En
medio de la desolación que nos envuelve por tanto dolor y tanta desesperación
tan próximos, cayó ayer como un mazazo la noticia del brutal y absurdo ataque a
la comunidad franciscana de Santo Espíritu del Monte, en Gilet.
La paz
de ese entrañable rincón de la sierra Calderona quedó rota por un demente que
malhirió a siete frailes dejando a uno de ellos debatiéndose en estos momentos
entre la vida y la muerte.
¡Cuántas
veces he escuchado sus campanas, en mis correrías por las montañas que rodean
el monasterio! Siempre me han trasmitido una profunda sensación de paz.
¡Cuántas veces he contemplado desde lo alto el bonito y viejo edificio, con sus
cipreses, sus paredes blancas, su campanario, su huerto…! Es uno de mis
rincones preferidos de la sierra. Desde el monte de la cruz que se eleva altivo
frente a él, sentado sobre sus losas de rodeno, he pasado largos ratos de
contemplación, meditación o grata y sosegada conversación.
Y es
que el mal existe, y adopta mil formas diferentes para hacernos daño, para
robarnos la paz, la alegría, la esperanza, incluso el sentido de la vida. Para
hacer que brote en nosotros la ira, la tristeza, la desesperanza, para
abocarnos al vacío y el sinsentido de la existencia. Y
surge ese por qué. Y ese hasta cuándo. Y ese ahora qué. Y ese miedo al futuro
que angustia y paraliza.
Desde
el demente de Santo Espíritu, hasta la devastadora inundación, pasando por la
irresponsabilidad y la torpeza de unos en la prevención y gestión posterior, y
el rastrero aprovechamiento político del desastre de otros, veo al mal
hacerse fuerte en esta querida tierra mía.

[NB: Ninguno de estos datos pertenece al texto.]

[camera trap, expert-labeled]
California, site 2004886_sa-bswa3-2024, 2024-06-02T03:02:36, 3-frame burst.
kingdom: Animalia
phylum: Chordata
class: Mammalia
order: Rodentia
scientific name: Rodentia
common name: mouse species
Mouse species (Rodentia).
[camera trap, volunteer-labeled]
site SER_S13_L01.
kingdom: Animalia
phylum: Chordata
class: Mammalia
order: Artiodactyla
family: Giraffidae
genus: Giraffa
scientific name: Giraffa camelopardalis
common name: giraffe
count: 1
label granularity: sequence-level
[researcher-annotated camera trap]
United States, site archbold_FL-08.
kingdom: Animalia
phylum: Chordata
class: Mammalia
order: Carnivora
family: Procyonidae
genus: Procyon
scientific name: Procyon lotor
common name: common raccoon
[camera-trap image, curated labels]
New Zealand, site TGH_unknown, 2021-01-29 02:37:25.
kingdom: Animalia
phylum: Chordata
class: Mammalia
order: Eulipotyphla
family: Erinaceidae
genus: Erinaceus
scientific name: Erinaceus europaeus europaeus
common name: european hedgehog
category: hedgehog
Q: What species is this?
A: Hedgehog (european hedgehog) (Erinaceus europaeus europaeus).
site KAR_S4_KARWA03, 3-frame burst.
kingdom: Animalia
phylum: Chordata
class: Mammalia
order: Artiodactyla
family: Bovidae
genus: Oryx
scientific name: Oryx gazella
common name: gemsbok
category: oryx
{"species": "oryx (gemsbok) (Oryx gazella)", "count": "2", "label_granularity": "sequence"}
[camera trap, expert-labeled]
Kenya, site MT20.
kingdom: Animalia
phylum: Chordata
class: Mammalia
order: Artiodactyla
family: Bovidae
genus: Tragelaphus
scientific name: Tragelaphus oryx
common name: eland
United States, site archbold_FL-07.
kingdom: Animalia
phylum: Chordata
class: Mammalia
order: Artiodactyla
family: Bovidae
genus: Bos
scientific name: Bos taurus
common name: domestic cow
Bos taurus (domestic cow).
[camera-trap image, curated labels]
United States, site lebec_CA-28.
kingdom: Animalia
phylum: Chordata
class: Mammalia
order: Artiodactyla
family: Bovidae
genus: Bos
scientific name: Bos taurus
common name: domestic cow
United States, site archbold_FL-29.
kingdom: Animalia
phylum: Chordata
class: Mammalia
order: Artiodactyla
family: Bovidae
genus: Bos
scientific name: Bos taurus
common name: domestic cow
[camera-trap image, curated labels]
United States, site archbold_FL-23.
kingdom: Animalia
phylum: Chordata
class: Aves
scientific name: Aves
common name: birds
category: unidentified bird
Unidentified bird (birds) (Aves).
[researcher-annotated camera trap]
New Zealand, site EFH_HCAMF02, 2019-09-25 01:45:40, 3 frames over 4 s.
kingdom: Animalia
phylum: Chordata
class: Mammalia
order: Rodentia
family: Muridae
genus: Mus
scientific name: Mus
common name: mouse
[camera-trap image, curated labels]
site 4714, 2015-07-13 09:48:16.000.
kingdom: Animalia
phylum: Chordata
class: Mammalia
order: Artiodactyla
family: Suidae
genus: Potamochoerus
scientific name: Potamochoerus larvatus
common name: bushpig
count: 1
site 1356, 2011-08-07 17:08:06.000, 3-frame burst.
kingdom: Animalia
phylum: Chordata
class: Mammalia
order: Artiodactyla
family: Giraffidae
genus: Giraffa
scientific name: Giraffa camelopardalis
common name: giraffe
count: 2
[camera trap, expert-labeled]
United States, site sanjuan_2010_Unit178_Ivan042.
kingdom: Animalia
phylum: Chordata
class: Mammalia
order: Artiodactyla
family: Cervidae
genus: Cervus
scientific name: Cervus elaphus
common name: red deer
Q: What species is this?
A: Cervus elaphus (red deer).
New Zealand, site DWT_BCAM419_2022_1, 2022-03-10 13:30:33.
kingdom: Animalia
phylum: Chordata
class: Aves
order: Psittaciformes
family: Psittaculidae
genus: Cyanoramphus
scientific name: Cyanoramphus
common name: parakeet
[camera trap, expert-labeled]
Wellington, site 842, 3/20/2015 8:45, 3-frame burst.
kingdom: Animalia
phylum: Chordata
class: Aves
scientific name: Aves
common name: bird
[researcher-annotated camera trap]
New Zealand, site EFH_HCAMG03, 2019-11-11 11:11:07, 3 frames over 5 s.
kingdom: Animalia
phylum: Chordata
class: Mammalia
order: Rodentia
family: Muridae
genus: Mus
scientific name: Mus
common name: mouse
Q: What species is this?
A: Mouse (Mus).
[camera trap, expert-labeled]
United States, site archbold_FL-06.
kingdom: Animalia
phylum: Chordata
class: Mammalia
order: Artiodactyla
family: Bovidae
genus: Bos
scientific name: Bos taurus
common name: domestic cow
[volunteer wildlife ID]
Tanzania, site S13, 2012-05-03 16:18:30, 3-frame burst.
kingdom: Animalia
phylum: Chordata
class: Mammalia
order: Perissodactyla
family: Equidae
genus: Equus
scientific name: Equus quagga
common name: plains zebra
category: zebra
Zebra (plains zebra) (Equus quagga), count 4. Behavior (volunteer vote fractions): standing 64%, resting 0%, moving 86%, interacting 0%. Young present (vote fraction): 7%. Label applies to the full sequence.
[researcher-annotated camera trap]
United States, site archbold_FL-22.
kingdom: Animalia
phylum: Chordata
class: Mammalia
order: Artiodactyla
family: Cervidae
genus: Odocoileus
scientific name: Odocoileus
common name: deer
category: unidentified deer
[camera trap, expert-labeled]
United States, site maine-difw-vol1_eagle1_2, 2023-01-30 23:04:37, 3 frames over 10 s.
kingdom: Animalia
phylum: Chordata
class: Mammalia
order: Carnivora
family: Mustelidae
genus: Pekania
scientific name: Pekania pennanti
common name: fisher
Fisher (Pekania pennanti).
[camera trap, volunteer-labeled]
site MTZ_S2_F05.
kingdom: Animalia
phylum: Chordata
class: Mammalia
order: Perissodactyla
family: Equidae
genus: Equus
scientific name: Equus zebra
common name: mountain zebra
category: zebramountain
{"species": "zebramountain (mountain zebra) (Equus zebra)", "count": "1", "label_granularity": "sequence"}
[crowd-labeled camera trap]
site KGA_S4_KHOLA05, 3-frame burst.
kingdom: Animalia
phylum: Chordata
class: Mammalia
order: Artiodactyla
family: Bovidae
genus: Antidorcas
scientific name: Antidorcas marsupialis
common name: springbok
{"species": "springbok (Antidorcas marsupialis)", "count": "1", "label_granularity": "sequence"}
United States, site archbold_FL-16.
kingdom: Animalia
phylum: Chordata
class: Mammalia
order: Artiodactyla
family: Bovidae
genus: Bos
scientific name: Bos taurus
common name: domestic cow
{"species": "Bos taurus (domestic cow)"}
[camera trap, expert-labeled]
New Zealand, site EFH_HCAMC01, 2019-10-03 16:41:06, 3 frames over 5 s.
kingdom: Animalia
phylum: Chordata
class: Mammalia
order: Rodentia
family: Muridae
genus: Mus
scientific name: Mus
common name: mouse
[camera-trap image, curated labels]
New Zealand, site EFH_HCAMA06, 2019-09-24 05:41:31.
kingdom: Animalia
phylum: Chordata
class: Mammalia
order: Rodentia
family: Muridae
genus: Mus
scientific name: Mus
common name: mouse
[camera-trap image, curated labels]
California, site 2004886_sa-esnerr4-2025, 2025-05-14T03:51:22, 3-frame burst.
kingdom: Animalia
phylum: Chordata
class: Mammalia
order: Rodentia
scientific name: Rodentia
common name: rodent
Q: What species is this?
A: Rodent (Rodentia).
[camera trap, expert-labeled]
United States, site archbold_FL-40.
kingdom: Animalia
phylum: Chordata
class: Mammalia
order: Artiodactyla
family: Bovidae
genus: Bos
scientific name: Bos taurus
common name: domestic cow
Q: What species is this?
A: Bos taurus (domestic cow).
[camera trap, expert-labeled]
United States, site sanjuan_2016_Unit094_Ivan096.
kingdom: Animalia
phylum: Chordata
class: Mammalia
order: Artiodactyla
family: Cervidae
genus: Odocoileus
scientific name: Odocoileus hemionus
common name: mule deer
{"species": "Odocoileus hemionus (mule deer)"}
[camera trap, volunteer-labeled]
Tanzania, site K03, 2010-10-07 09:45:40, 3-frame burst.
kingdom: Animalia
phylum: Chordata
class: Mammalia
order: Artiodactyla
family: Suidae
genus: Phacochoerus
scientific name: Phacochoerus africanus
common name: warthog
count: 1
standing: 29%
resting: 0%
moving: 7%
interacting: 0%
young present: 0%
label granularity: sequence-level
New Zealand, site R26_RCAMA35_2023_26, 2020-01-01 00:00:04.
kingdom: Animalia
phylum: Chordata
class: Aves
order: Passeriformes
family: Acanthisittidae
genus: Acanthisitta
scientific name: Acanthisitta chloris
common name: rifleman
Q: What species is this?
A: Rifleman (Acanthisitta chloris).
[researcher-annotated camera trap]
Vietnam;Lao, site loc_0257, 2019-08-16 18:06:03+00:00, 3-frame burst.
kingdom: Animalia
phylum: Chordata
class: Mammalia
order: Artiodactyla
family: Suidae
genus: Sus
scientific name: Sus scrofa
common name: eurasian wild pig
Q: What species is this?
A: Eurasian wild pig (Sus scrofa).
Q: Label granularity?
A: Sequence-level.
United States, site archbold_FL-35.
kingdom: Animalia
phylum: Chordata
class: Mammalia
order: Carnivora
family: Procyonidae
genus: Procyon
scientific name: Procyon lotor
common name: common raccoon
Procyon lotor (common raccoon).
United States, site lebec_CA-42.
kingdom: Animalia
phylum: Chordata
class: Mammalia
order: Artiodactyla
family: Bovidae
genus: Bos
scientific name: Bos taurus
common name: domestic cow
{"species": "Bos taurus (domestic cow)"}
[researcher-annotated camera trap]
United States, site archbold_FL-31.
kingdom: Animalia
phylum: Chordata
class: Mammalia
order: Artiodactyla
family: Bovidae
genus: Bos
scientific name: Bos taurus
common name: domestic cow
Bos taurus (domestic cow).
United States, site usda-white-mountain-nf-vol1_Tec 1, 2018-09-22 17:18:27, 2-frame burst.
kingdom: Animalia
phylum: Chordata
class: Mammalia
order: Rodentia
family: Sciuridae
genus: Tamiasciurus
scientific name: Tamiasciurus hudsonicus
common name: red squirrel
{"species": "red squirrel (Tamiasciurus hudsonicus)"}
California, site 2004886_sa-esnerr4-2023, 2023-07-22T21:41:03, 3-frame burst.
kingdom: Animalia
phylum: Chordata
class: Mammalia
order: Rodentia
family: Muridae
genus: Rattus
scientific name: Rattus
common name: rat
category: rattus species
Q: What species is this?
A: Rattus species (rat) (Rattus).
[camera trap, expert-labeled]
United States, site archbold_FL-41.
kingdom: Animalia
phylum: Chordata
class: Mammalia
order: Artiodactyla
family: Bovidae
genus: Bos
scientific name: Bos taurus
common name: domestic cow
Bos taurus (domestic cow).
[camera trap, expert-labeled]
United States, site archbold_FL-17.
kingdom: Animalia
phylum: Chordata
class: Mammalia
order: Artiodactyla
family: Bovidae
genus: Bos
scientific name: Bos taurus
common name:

Tiempos duros, tiempos muy duros nos está tocando vivir. Solo nos queda, y ya es mucho, hacer el bien a nuestro alrededor en la medida que podamos, hablar solo si es para curar y consolar, y rezar, aunque nuestra oración sea el silencio, o ese grito de Jesús en la cruz, que tanta, tantísima gente puede gritar estos días desde lo más hondo de su corazón, "¡Padre, por qué me has abandonado!"